• HOW TO COMPLETE THIS TASK: Copy the passage of the report below on heroin overdoses from "It's arguably the" to "makes it deadly.".

--- SELECTED EXCERPT Enclosed Below ---

BEND, Ore. - A new, deadly mix of heroin has been sweeping through the Northwest in the past month, causing numerous deaths in Washington state, while Central Oregon police and fire medics said Friday they also have been grappling with a rising number of heroin overdoses.
It started in Seattle -- seven deaths in five days. And just this week it's already moved to Cowlitz County, Wash., near Portland, where another seven people have died -- some with the heroin needle still in their hand.
It's arguably the most addictive drug you can get your hands on. And police, paramedics and emergency room doctors in Oregon and Washington are seeing a deadly spike in people using heroin, ever since pseudoephedrine, used to make methamphetamine, went behind the counter and prescription pain pills became harder to get.
"It's not slowing down -- it's actually increasing," said Bend police Lt. Brian Kindel.
"We've had countless overdoses where people die and are brought back," he said. "We've had multiple deaths lately."
Bend police say that's because they're seeing purer forms of the drug. A higher purity makes snorting and inhaling an alternative to injecting, but it also makes it deadly.
"It's extremely pure, and we've never had it so available and so pure," Kindel explained. "When you take this stuff, you're relying on someone that when they bake this stuff, it's pure, and they have to cut it down. And if they're not cutting it down properly, they're not putting the right stuff in there to minimize the effects, you're taking pure heroin -- and that's going to kill you."
In just the past five weeks, 14 people have died from heroin in western Washington. Seattle public health officials say this latest batch could have had a lethal additive mixed in, and it seems to be moving south, now appearing in the Portland area.
Three men were busted Tuesday on Highway 97 near La Pine with 16 pounds of heroin, worth an estimated $500,000 -- apparently traveling through the area, police said.
Officers say the last time a very strong batch was in Bend was only a few months ago, and the Bend Fire Department's EMS manager remembers it all too well.
"We had a series of three major calls within two days," said Tom Wright. "And what made them major is we have a drug called Narcan that normally reverses the effects of a heroin overdose. But in all three cases, the patients required huge amounts of the drug."
"We actually had to bring in drugs from other ambulances and fire trucks to the scene. because we were running out on scene with our normal doses," Wright explained.
The few suppliers willing to risk driving over the mountains have a monopoly on Central Oregon. Bend police say they can sell an ounce for double the price here than they can get in Portland.

--- End of Enclosed SELECTED EXCERPT ---
--- DATA EXTRACTS Enclosed Below ---

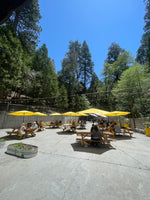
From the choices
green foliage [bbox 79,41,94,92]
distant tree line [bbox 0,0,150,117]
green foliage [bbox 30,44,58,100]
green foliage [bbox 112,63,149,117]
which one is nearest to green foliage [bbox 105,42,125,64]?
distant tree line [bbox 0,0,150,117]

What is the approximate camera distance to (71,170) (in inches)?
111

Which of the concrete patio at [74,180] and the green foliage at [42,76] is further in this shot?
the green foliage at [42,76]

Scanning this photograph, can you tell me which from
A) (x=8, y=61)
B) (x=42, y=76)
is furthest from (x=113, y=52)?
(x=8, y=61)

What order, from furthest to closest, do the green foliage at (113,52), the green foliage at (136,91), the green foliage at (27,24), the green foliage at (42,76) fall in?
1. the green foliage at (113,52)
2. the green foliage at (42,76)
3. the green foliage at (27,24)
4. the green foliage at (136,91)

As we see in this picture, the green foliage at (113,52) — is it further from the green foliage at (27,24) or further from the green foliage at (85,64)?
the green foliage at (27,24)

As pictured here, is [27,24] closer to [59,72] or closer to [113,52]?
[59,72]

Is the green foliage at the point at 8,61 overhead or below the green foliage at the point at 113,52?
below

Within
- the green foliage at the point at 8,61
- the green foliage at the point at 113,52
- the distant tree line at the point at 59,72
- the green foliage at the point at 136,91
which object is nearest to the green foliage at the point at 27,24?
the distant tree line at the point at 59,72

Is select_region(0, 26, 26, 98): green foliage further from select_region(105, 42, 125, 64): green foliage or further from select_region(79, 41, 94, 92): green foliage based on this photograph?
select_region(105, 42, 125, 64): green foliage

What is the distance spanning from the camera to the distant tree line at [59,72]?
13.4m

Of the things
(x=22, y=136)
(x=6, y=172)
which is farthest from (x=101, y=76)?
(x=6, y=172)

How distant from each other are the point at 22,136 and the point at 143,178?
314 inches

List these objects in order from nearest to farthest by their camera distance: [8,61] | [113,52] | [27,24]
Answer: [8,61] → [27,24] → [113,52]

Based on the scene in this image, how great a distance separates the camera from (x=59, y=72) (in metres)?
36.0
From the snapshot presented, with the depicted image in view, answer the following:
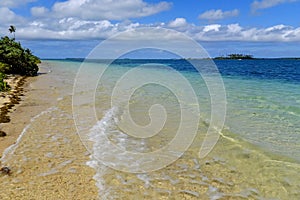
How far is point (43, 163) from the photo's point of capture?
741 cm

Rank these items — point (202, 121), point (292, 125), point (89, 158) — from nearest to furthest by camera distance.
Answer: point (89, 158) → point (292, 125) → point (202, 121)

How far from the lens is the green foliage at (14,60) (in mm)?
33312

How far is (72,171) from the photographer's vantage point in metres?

--- End of Enclosed DATA EXTRACTS ---
--- DATA EXTRACTS Enclosed Below ---

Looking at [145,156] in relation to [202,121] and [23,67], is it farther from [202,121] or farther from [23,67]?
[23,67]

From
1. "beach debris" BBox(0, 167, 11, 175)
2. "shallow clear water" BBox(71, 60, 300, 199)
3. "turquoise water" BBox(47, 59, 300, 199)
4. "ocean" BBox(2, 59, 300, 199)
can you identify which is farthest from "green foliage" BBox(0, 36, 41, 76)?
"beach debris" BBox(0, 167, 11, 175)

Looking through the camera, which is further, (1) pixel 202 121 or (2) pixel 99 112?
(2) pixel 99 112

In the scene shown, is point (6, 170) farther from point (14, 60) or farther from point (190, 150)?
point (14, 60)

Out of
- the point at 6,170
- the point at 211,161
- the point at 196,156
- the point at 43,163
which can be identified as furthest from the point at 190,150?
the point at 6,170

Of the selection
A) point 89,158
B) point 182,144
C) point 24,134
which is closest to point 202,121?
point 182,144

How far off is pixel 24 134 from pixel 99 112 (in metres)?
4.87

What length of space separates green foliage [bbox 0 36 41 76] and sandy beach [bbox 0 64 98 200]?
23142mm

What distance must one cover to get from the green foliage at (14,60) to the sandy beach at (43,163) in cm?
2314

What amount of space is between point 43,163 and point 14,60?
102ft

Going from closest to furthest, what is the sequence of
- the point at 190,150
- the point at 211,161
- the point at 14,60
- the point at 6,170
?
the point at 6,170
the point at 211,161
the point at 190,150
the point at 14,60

--- End of Enclosed DATA EXTRACTS ---
--- DATA EXTRACTS Enclosed Below ---

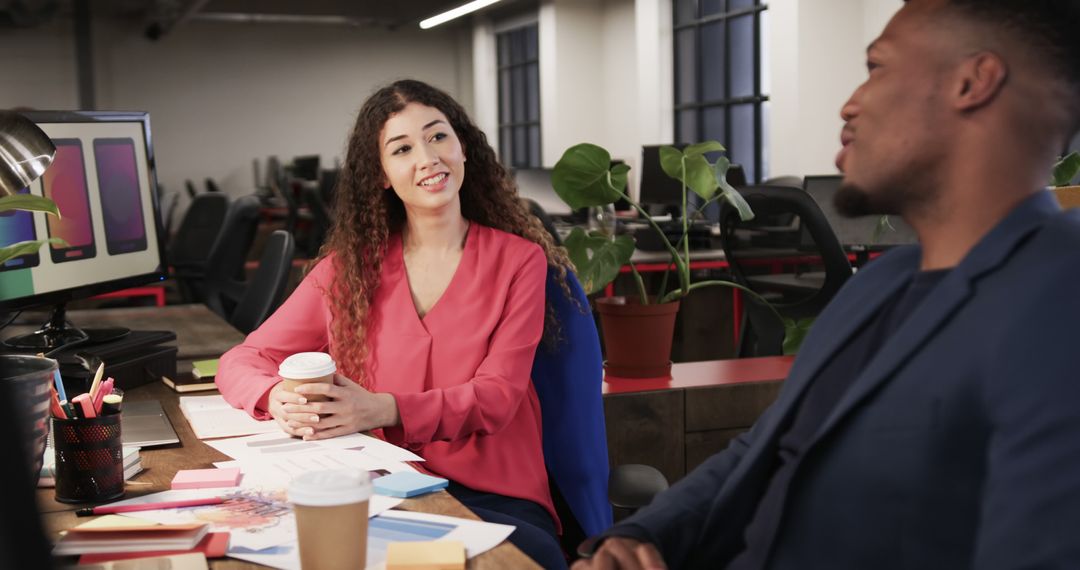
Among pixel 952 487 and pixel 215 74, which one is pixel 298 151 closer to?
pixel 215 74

--- End of Enclosed DATA EXTRACTS ---

• ANSWER BOX:
It's arguably the most addictive drug you can get your hands on. And police, paramedics and emergency room doctors in Oregon and Washington are seeing a deadly spike in people using heroin, ever since pseudoephedrine, used to make methamphetamine, went behind the counter and prescription pain pills became harder to get.
"It's not slowing down -- it's actually increasing," said Bend police Lt. Brian Kindel.
"We've had countless overdoses where people die and are brought back," he said. "We've had multiple deaths lately."
Bend police say that's because they're seeing purer forms of the drug. A higher purity makes snorting and inhaling an alternative to injecting, but it also makes it deadly.